WRITTEN INSTRUCTION — Extract each line of the records below that contains the string "Masks".

Collection's stored items —
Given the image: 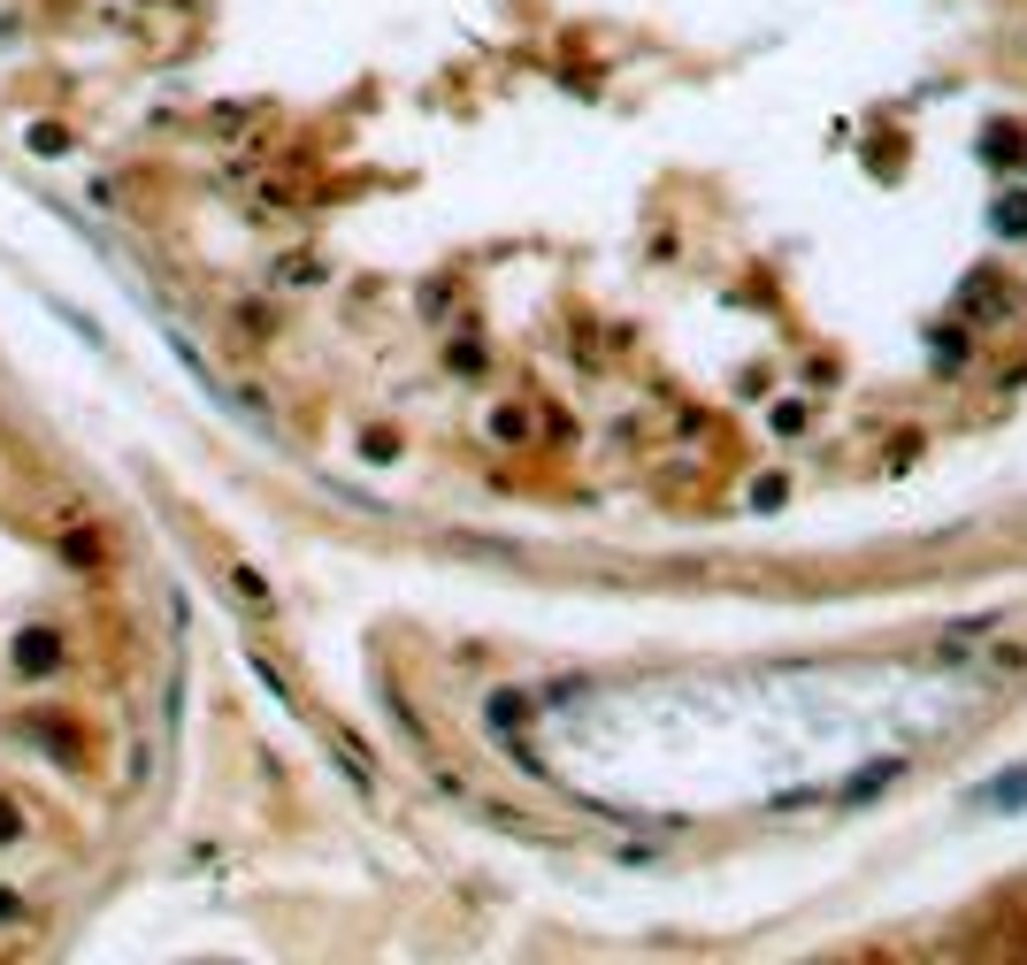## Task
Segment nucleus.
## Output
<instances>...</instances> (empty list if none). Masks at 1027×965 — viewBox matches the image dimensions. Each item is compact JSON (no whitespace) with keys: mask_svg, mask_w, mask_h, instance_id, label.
Masks as SVG:
<instances>
[{"mask_svg":"<svg viewBox=\"0 0 1027 965\" xmlns=\"http://www.w3.org/2000/svg\"><path fill=\"white\" fill-rule=\"evenodd\" d=\"M990 804H1027V774H1013V782H997V790H990Z\"/></svg>","mask_w":1027,"mask_h":965,"instance_id":"nucleus-3","label":"nucleus"},{"mask_svg":"<svg viewBox=\"0 0 1027 965\" xmlns=\"http://www.w3.org/2000/svg\"><path fill=\"white\" fill-rule=\"evenodd\" d=\"M752 506H759V513H775V506H782V476L759 482V490H752Z\"/></svg>","mask_w":1027,"mask_h":965,"instance_id":"nucleus-4","label":"nucleus"},{"mask_svg":"<svg viewBox=\"0 0 1027 965\" xmlns=\"http://www.w3.org/2000/svg\"><path fill=\"white\" fill-rule=\"evenodd\" d=\"M905 774V759H874V767H858L852 782H844V804H858V798H874L882 782H897Z\"/></svg>","mask_w":1027,"mask_h":965,"instance_id":"nucleus-1","label":"nucleus"},{"mask_svg":"<svg viewBox=\"0 0 1027 965\" xmlns=\"http://www.w3.org/2000/svg\"><path fill=\"white\" fill-rule=\"evenodd\" d=\"M990 223H997V238H1027V192H1005Z\"/></svg>","mask_w":1027,"mask_h":965,"instance_id":"nucleus-2","label":"nucleus"}]
</instances>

TASK SOLUTION —
<instances>...</instances> (empty list if none). Masks at 1027×965 — viewBox matches the image dimensions. Each item is compact JSON (no whitespace) with keys: mask_svg, mask_w, mask_h, instance_id, label.
Masks as SVG:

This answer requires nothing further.